Although the overall structure of AKT1 is similar to that of voltage‐gated animal channels, the mode of subunit assembly appears to be different, with a major role for the C‐terminal domains in the case of AKT1. In channels of the Shaker family, the C‐terminal cytoplasmic tail has been shown not to be involved in tetramerization (Li et al., 1992; Hopkins et al., 1994). AKT1 C‐Term tetramers appear to be very stable, as the monomeric form is undetectable in gel filtration column eluates (Figure 2B). Thus, interactions involving the C‐terminal hydrophilic part are likely to be important for AKT1 tetramerization. These results show that animal and plant potassium channels have developed independent ways to achieve their correct subunit assembly resulting in a tetrameric organization which is compatible with gating inside the channel pore.
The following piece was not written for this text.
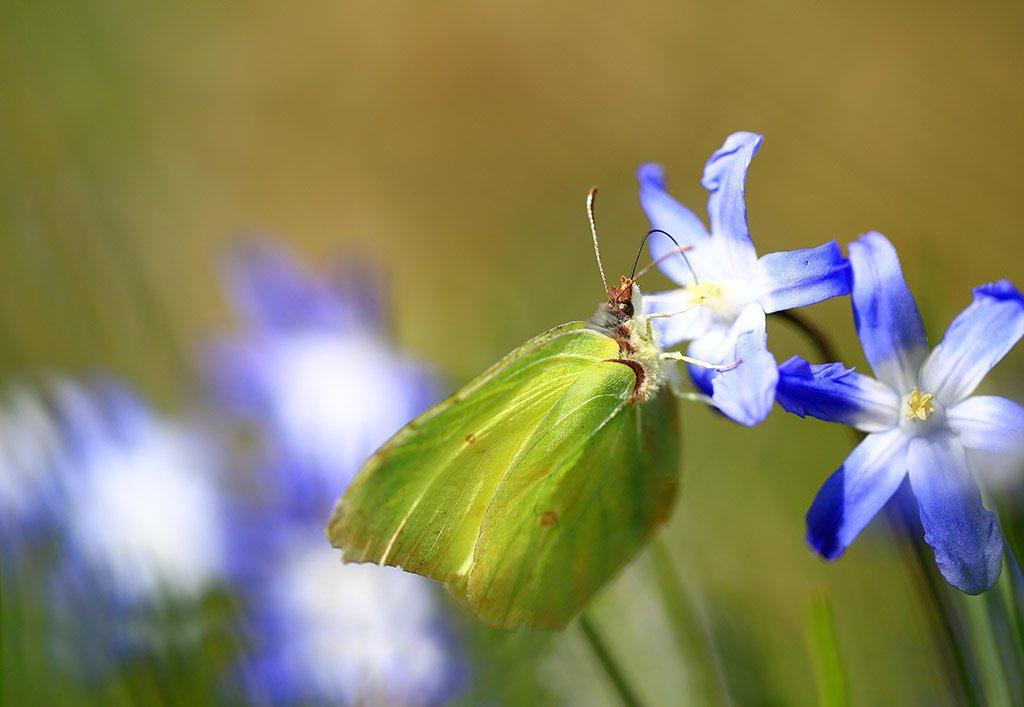 Весна,цветы,бабочка., Виктор Шнайдер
Using the two‐hybrid system, we have defined two kinds of interactions: one between identical regions 2 (amino acids 294–516), and another one between region 2 and region Δ4 (amino acids L777 to the last one, S857). All the results obtained are consistent with the existence of these two interactions (Figure 5). They are reproducible and always reciprocal (i.e. the occurrence of a positive or negative result does not depend on the Gal4 domain with which the AKT1 fragments are fused, as demonstrated by the symmetry of measurements with respect to the diagonal of the table in Figure 5). In no combination did the ankyrin‐repeat domain (included in region 3) show any interaction, either with itself or with other regions of AKT1 C‐Term. Interaction with itself was not expected since ankyrin domains are known to interact with sequences which are not related to them (Hoffman, 1991). The negative results obtained with other parts of the molecule could be due to incorrect folding of the ankyrin domain when isolated from its normal polypeptide environment. However, the structure formed by the six adjacent ankyrin repeats would be expected to be globular and stable, from the data obtained on human erythrocyte ankyrin (Michaely and Bennett, 1993). Furthermore, negative results were obtained when region 3 was included in large parts of the molecule (see Δ2–3–4 with Δ2–3–4, and Δ2–3–4 with δ2–3 in Figure 5). Thus, the higher level of β‐galactosidase activity that resulted in some cases when ankyrin domain was present (e.g. in tests with region 2–3 compared with the same tests performed with region 2) is likely to arise from an increased stability of the fusion protein and/or a better folding of the interacting domain, rather than from interactions involving ankyrin domains.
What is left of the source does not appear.